If the name of the column to be detected exists in the pre-stored sensitive data name set, determining the detection result of the column to be detected; and if the name of the column to be detected does not exist in the pre-stored sensitive data name set, sampling the column to be detected.
For example, the pre-stored set of sensitive data names may include: identification number, mobile phone number, bank password, etc. When the name of any column to be detected is the identification number, the meaning of the content of the data of the column to be detected is the identification number, and the column to be detected can be directly determined to belong to sensitive data without subsequent sampling and sensitive data detection.
The sampled data can be stored by using the column dimension, which is convenient for the subsequent processing of S103. Specifically, the data obtained by sampling a single column to be detected may be stored using a dynamic array, and the obtained array is processed in subsequent S103.
The specific sampling method is described after the explanation of each step.
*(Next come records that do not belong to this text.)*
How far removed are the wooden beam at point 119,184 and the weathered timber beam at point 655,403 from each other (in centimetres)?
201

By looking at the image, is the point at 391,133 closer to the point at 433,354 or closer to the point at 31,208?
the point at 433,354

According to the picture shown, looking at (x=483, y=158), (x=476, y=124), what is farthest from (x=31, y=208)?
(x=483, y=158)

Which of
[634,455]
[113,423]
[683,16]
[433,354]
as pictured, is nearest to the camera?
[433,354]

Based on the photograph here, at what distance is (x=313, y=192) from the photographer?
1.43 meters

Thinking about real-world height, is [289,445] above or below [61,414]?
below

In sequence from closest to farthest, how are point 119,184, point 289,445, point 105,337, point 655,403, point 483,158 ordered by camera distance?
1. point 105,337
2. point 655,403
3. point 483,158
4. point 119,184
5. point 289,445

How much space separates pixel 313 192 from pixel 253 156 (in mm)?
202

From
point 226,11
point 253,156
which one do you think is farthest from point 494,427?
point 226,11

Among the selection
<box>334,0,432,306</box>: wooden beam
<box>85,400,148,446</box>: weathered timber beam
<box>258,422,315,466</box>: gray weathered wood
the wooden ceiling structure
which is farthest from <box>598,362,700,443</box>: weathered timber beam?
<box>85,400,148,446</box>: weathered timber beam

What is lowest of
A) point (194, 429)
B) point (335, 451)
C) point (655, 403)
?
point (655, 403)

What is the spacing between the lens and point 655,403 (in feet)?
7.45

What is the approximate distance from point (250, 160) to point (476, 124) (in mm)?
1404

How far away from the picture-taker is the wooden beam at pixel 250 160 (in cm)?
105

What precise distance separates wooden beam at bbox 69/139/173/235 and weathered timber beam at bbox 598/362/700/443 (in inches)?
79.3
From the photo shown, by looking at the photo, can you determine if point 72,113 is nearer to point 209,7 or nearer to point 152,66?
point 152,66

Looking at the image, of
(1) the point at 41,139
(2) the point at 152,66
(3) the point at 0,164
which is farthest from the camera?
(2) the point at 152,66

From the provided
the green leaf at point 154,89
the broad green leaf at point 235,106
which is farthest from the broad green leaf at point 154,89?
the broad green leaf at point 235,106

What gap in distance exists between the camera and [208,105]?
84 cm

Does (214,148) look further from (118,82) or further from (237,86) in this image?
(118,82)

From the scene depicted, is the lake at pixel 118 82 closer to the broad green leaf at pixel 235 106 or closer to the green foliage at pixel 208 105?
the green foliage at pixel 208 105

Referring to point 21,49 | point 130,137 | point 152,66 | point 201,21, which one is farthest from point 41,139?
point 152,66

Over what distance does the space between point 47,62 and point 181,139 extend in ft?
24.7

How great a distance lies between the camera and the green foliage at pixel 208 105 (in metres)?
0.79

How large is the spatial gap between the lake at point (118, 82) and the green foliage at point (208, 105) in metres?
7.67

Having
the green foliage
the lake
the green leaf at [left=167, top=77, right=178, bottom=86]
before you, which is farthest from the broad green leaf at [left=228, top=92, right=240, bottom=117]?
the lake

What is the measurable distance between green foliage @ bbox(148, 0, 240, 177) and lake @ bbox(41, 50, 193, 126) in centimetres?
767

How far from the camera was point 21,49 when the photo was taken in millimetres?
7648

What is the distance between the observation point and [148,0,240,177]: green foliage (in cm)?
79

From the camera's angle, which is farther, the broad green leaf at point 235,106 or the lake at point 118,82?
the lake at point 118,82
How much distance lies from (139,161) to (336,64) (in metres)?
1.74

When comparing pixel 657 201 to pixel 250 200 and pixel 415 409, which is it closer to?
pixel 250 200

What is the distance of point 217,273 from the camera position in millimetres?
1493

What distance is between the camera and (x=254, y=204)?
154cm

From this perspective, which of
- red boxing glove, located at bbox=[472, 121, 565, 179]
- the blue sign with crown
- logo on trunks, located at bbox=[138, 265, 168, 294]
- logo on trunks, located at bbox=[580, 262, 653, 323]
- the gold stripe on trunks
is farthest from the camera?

In S102, in the case that the source data meets the detection execution condition, only the to-be-detected column corresponding to the met detection execution condition is sampled and the subsequent sensitive data detection is performed, and other columns not belonging to the to-be-detected column are not sampled or the subsequent sensitive data detection is not performed; meanwhile, the column to be detected belonging to the sensitive data can be determined in advance through the pre-stored sensitive data name set, and sampling and subsequent sensitive data detection are not required, so that the sensitive data detection efficiency can be further improved, and the detection result can be obtained more timely.
For S103, explanation is made below in terms of the sensitive data detection algorithm, the specific detection flow, and the algorithm version update, respectively.
1. And (4) sensitive data detection algorithm.
The sensitive data detection algorithm may include a data content recognition algorithm, and the content recognition algorithm may specifically include a regular expression algorithm, a drools rule, an xgboost algorithm, and the like. After the content of the data is identified, whether the identification result belongs to the sensitive data can be determined according to a preset sensitive data content set.
In the specific process of identifying the data content, the data and a plurality of pre-stored data content forms can be matched one by one, and at least 1 data content form which is successfully matched is determined.
The regular expression algorithm may match the data with a plurality of pre-stored regular expressions one by one, and if the matching is successful, it may be determined that the data may contain the content meaning corresponding to the successfully matched regular expression.
For example, the regular expression can be ^1(3|4|5|7|8) \ d {9} $, corresponding to the content meaning of the mobile phone number, and in data containing 11 digits, the first digit can only be 1, the second digit can be 3, 4, 5, 7 or 8, and the following 9 digits can be any one of 0-9 digits respectively. If certain data is matched with the regular expression, the content meaning of the data is possibly the mobile phone number, and the data is determined to be sensitive data.
It should be noted that, since different data content forms may match the same data at the same time, the same data may contain different content meanings and may be detected as sensitive data and non-sensitive data at the same time.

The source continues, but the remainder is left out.